**EXTRACTED TEXT**
================================
Data-oriented methods of electricity theft detection are becoming more popular as smart meters generate huge amounts of electricity consumption data. The data-driven approach uses ML techniques to detect variations in the consumption history and identify abnormal consumption, which highly relates to energy theft. We take electricity consumption data from the State Grid Corporation of China (SGCC) for the evaluation of our proposed system model.

1.1. Contribution

The major contributions and novelty of our article are highlighted as follows:
  • (1)

    The introduced stacked framework amalgamates the inherent perks of two-stage sample analysis, resulting in improved suspicious activity detection, high convergence rate and enhanced the overall efficiency of the smart grid.

  • (2)

    This research achieves a significant contribution by utilizing KPCA as a powerful nonlinear feature extraction technique to handle the curse of dimensionality in the presence of such a high-dimensional dataset.

  • (3)

    The class imbalance is a major issue as there is frequent occurrence of theft events. Therefore, we incorporate the LoRAS approach to combat the class distribution issue. The LoRAS technique strategically generates augmented samples, which allows a more accurate and balanced representation of the theft class. It helps the classifier to prevent bias and improve the generalization of the classifier.
================================
**DATA LINES**
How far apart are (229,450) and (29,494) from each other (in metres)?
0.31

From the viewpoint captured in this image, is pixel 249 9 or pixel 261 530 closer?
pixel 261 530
================================
**BRIEF 1**
Answer these about the electricity theft detection text:
(a) Whose electricity consumption data is used to evaluate the proposed system model?
(b) Which technique is used to handle the curse of dimensionality?
(c) Which approach is incorporated to combat the class distribution issue?
**BRIEF 2**
Please translate this sentence from the electricity theft detection text into Spanish: "We take electricity consumption data from the State Grid Corporation of China (SGCC) for the evaluation of our proposed system model."
**BRIEF 3**
Duplicate the part of the electricity theft detection text starting at "This research achieves" and ending at "a high-dimensional dataset.".

**SOLUTION 1**
(a) The State Grid Corporation of China (SGCC)
(b) KPCA
(c) LoRAS

**SOLUTION 2**
Tomamos datos de consumo de electricidad de la State Grid Corporation of China (SGCC) para la evaluación de nuestro modelo de sistema propuesto.

**SOLUTION 3**
This research achieves a significant contribution by utilizing KPCA as a powerful nonlinear feature extraction technique to handle the curse of dimensionality in the presence of such a high-dimensional dataset.